The app was intended to offer coupons to restaurant customers to boost traffic in these establishments during low seasons. However, he would have to shut this down a couple of months later after building 30 apps for various restaurants because Apple insisted that the apps be combined into one.
His next venture was Exec, a personal assistant device that customers mostly used for house cleaning. The project had its moments, but Daniel wanted something he truly had a passion for, and Exec just wasn’t it. As a matter of fact, Exec was bought by a company called Handy, and it went on to take the lead in the house cleaning business.
Cruise Automaton, his most successful startup ever, was a project he was truly passionate about. The idea of autonomous driving had fascinated him ever since he had heard about it from Vogt, who had fantasized about the concept himself since he was a teenager.
Entrepreneurship A Family Affair
As it turns out, the entrepreneurial spirit runs rampant in Dan’s family. In the 90s, his mother set up her own real estate and mortgage brokerage outfit. His older brother, Justin, is responsible for the Justin.tv, an online video platform he launched in 2006.
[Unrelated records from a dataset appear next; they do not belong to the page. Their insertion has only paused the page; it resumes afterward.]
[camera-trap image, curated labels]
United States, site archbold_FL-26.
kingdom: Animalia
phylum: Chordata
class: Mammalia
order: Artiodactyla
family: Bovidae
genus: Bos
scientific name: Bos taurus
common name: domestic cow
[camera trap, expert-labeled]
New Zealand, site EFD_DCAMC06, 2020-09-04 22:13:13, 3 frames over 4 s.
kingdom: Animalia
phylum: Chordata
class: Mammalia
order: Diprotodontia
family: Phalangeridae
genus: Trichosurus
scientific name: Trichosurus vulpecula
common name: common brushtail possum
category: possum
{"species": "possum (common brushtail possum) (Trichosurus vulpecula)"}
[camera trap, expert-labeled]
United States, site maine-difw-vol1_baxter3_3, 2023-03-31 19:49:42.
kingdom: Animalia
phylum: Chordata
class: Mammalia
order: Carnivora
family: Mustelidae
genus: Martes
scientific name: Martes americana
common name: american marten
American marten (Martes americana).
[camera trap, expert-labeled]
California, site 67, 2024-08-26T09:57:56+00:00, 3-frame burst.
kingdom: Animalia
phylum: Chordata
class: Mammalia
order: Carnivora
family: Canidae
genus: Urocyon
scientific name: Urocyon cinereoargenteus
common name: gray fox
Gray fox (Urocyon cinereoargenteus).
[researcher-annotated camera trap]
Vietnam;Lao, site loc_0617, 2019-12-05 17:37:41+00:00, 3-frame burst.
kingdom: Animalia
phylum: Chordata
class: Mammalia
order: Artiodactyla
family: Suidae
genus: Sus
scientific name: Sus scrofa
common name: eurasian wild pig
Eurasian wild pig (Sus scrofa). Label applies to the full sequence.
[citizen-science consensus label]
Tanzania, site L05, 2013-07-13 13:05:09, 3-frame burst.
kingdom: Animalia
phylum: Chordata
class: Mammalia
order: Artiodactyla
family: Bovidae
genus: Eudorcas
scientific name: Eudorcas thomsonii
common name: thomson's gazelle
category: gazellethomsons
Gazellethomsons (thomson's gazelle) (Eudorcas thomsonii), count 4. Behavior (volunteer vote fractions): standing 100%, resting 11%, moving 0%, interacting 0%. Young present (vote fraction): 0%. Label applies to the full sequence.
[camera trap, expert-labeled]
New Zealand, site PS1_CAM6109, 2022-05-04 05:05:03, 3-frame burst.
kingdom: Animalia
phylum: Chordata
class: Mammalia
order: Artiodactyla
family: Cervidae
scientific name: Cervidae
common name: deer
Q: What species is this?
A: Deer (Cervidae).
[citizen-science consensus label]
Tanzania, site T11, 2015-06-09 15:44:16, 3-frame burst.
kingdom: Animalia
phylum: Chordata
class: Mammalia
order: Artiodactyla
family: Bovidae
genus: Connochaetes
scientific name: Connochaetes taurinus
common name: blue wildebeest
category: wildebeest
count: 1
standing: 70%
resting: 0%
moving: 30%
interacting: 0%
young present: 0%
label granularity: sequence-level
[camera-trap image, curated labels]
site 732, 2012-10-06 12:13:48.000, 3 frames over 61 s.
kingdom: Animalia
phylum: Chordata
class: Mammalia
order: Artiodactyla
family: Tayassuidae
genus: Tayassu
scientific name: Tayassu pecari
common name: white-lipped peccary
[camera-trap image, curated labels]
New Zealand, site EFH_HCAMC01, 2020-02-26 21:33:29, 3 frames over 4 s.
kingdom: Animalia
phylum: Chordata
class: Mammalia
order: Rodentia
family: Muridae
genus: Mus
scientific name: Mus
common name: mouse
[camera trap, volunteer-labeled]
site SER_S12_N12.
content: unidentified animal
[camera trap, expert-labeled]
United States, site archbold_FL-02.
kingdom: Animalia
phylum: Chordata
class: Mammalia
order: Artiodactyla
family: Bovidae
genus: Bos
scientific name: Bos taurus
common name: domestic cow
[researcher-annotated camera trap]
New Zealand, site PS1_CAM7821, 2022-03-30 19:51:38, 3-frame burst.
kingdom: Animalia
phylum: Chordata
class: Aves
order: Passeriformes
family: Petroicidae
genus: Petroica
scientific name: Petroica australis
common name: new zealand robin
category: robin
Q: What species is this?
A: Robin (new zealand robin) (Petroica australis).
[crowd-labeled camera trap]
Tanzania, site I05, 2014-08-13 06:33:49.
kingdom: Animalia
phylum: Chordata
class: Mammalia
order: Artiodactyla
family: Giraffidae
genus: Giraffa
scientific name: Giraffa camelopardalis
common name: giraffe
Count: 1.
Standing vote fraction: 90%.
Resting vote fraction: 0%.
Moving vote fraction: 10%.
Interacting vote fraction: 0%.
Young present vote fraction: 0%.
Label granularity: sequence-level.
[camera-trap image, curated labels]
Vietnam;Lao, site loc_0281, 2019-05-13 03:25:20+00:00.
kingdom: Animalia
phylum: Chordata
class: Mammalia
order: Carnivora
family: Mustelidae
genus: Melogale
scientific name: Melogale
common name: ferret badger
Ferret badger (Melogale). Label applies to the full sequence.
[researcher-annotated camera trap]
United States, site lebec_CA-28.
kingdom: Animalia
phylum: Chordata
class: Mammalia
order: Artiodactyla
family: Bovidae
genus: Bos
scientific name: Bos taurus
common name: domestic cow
Justin.tv would later change its name to Twitch. But even at an early age, his moxie and can-do attitude were apparent. With his brothers, Dan would use giant map books to make copies and join them together to make it easier for his mom to reach all the houses she was handling.
Dan Kan’s Secret?
And what does Dan credit with his success? In a word, the right connections and an iron determination. To Dan, these connections consisted of his brother and his friends at Twitch. The other reason for his success, of course, is having a great idea and having the determination to ensure that it succeeds.
Those who have had the privilege of working with him or see him at work can attest to these facts. As a bonafide pragmatist, Dan is not one to let his success get to his head. He is all about solving the problems that pop up along the way until he attains his wildest dreams.
He is also an avid risk-taker, and a dreamer with many groundbreaking ideas he would like to try out. This, in addition to an unassailable work ethic and a determination to see things through, has made Dan into the success he is today.
Dan’s Deceptively Mild Demeanor
You’d think that after getting the paycheck of a lifetime, Daniel would be leading a flashy lifestyle, but you would be wrong. Dan’s humility runs deep: he still shares an apartment with his brother.
Surprisingly, even while with Exec, he went out of his way to ensure its success, and this is probably why he is so good with startups. He was even willing to scrub his clients’ toilets to ensure that their needs were met. Dan is not just concerned about meeting his obligations, he also wants to ensure that everything under his charge is done thoroughly.
The giant check General Motors has given Cruise Automaton will go to Dan, Vogt, early investors, and a team of 40 Cruise Automaton employees who worked with the company during its acquisition. Not even the plushest finance job on Wall Street would have gotten him where he is after the Cruise deal.
If anything, Dan is grateful to the tens of banks that turned their backs on him. “Thank you!” he says.